## Work task
In the listing below, find each line holding "number" and copy it.

⟨

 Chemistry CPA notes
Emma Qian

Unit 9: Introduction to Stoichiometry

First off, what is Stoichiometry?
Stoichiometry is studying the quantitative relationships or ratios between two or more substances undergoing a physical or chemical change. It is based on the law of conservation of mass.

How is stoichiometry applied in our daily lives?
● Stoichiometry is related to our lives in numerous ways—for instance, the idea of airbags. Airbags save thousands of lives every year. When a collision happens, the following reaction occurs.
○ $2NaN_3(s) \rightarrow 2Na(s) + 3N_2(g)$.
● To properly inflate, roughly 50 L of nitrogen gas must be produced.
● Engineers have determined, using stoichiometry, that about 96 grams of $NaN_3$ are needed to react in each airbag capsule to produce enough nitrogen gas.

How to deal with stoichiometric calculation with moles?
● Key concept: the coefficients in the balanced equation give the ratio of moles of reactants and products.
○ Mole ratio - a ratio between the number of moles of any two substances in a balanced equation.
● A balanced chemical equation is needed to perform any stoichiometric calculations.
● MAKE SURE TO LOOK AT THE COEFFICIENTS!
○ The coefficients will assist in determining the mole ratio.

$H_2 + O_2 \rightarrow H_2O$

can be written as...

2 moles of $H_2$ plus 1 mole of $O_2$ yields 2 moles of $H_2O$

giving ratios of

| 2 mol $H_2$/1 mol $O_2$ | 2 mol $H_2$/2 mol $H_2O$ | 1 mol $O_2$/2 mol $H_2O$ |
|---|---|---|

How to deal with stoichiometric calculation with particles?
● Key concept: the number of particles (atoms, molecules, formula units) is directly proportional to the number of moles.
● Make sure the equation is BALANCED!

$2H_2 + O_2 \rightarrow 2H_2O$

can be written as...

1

⟩
⟨

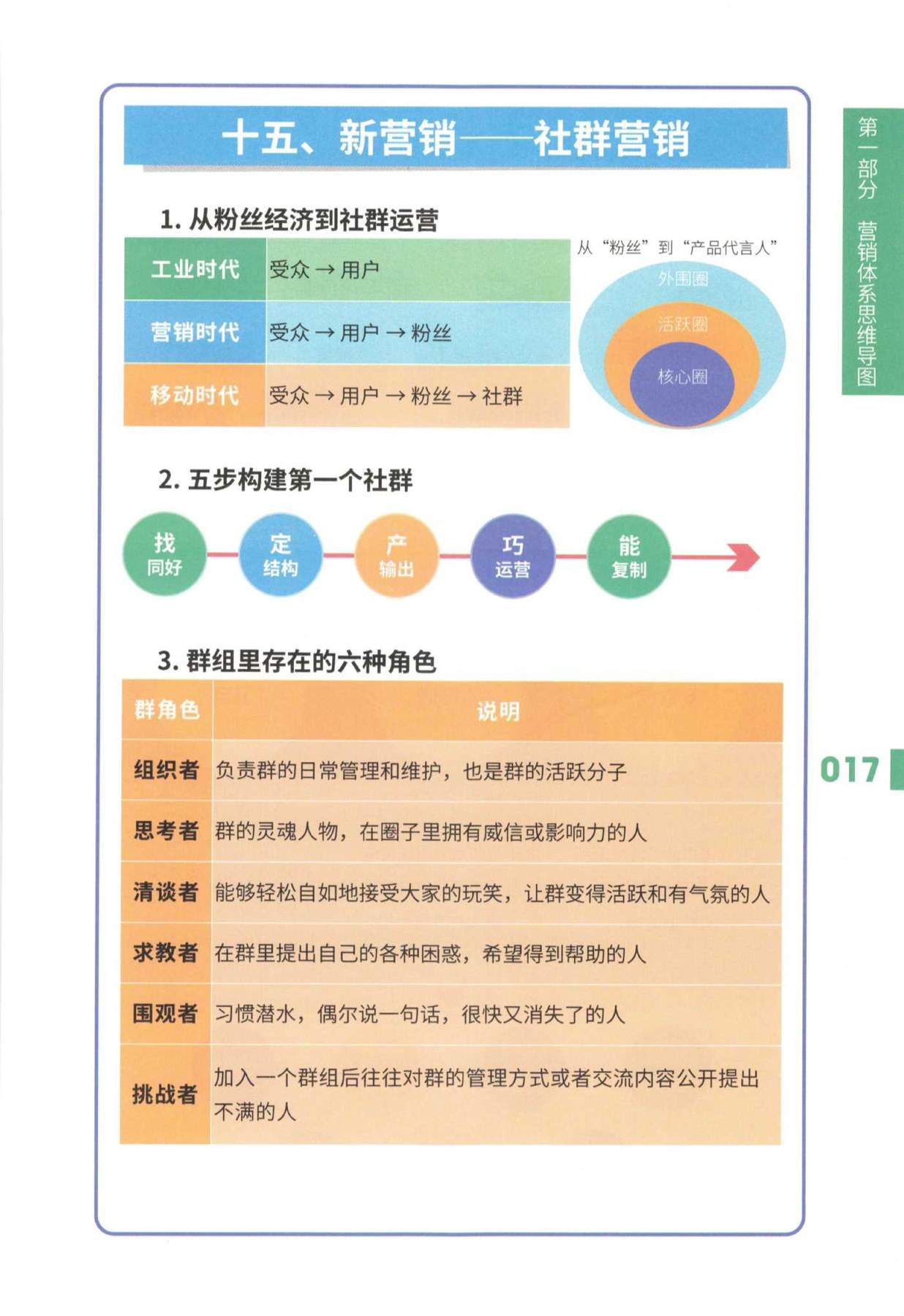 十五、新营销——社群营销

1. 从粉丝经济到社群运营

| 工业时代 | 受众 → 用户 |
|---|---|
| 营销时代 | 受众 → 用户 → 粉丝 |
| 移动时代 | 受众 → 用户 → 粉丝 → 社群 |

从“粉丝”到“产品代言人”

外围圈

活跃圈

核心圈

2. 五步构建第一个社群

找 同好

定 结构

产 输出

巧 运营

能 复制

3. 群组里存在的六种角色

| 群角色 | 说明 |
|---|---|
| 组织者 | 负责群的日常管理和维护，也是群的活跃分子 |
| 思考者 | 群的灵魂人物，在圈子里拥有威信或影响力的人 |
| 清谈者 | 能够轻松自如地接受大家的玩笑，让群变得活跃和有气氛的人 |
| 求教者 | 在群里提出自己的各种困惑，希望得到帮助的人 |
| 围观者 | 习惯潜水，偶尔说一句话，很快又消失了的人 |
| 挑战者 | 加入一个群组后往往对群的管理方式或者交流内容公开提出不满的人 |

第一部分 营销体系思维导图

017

⟩

## Reply to the exercise
○ Mole ratio - a ratio between the number of moles of any two substances in a balanced equation.
● Key concept: the number of particles (atoms, molecules, formula units) is directly proportional to the number of moles.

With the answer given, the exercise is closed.